◆ **Records to process**
==============================

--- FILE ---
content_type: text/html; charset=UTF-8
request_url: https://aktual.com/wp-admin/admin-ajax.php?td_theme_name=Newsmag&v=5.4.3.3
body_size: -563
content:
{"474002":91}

==============================

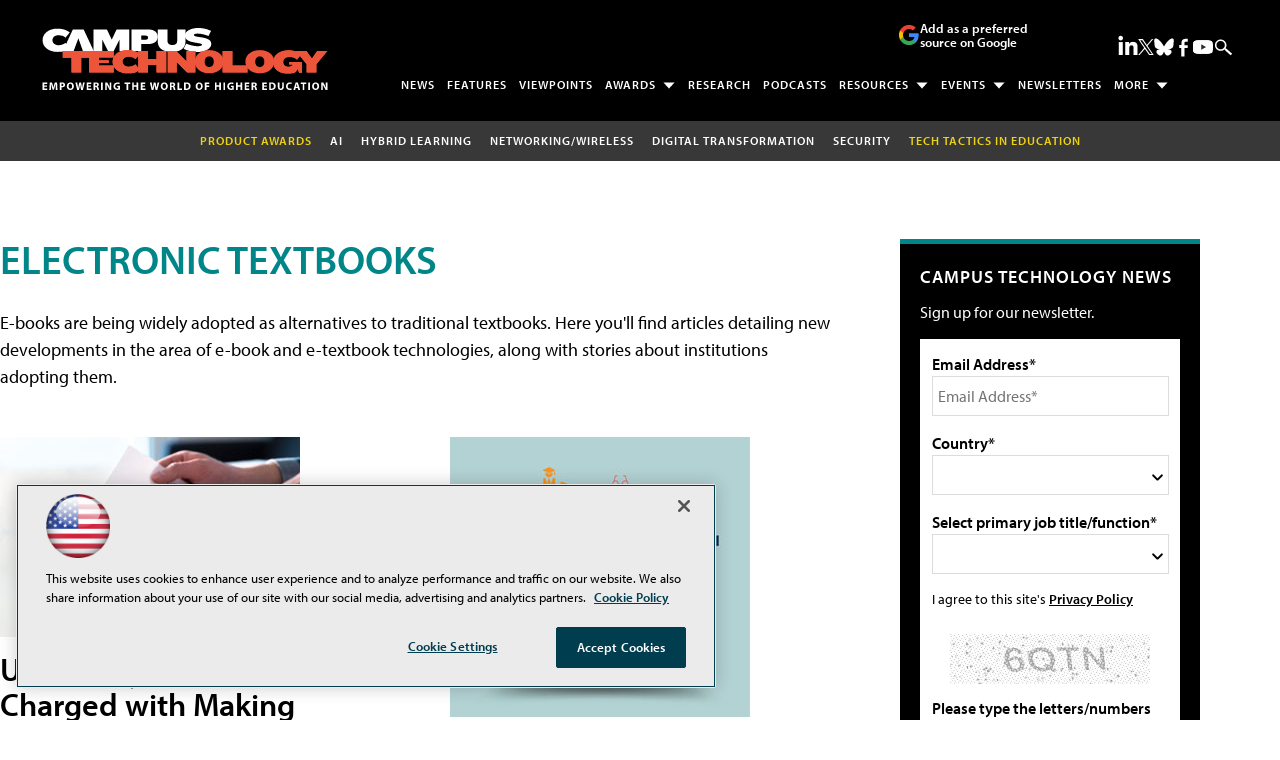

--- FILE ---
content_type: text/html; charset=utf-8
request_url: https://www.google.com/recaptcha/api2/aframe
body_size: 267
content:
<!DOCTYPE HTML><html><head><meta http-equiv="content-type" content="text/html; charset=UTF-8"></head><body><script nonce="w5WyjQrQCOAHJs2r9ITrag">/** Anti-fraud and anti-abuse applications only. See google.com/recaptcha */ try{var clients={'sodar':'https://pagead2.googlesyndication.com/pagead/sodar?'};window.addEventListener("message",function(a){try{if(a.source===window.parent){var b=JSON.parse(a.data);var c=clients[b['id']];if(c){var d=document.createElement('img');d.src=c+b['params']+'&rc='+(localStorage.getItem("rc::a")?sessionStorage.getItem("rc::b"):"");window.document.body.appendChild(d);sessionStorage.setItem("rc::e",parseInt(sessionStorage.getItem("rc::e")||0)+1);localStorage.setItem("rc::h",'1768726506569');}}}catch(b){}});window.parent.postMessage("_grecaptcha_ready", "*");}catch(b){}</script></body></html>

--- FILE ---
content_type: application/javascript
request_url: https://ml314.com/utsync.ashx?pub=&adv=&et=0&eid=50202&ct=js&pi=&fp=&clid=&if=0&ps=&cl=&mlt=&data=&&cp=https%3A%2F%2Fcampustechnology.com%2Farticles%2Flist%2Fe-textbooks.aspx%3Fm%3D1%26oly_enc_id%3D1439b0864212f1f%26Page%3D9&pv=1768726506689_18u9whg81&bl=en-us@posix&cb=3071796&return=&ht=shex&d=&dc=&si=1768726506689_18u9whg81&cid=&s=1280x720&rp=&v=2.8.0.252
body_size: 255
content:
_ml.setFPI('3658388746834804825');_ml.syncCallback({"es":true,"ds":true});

==============================

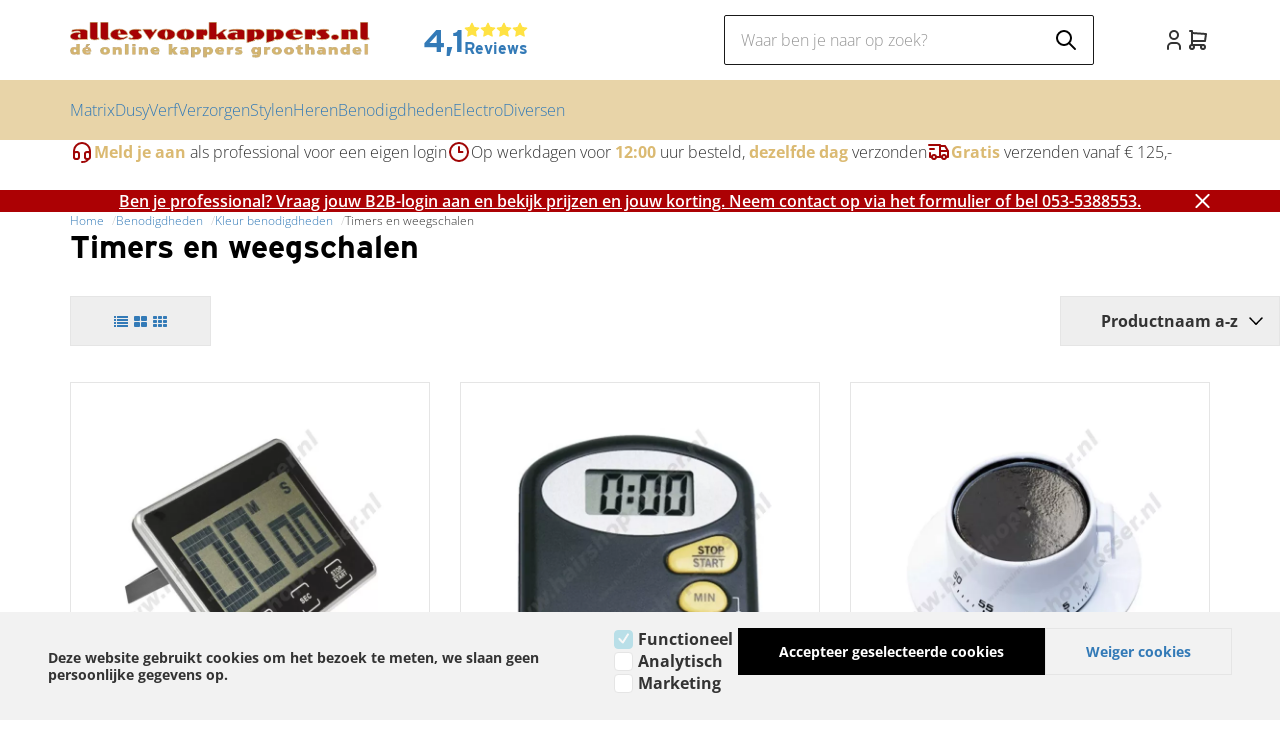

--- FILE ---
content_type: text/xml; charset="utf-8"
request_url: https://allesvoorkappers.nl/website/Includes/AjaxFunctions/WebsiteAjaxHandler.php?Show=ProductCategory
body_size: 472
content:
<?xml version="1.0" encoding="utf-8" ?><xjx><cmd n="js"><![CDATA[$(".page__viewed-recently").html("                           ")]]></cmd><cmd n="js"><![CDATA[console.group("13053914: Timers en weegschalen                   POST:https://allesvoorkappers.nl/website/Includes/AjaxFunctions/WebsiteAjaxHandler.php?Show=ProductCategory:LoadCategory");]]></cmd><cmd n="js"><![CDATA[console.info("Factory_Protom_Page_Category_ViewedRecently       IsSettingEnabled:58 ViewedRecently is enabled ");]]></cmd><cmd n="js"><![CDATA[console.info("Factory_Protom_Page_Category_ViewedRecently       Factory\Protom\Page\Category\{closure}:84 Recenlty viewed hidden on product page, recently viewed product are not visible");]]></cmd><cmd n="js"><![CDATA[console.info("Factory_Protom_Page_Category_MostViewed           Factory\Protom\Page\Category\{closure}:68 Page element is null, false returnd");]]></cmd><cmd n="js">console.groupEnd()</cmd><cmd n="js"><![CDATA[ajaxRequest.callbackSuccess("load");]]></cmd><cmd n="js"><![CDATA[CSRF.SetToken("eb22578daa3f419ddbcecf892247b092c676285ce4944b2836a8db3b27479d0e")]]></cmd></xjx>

==============================

Go through the data above and return each line containing the string "google".

◆ **Completed exercise**
request_url: https://www.google.com/recaptcha/api2/aframe
<!DOCTYPE HTML><html><head><meta http-equiv="content-type" content="text/html; charset=UTF-8"></head><body><script nonce="w5WyjQrQCOAHJs2r9ITrag">/** Anti-fraud and anti-abuse applications only. See google.com/recaptcha */ try{var clients={'sodar':'https://pagead2.googlesyndication.com/pagead/sodar?'};window.addEventListener("message",function(a){try{if(a.source===window.parent){var b=JSON.parse(a.data);var c=clients[b['id']];if(c){var d=document.createElement('img');d.src=c+b['params']+'&rc='+(localStorage.getItem("rc::a")?sessionStorage.getItem("rc::b"):"");window.document.body.appendChild(d);sessionStorage.setItem("rc::e",parseInt(sessionStorage.getItem("rc::e")||0)+1);localStorage.setItem("rc::h",'1768726506569');}}}catch(b){}});window.parent.postMessage("_grecaptcha_ready", "*");}catch(b){}</script></body></html>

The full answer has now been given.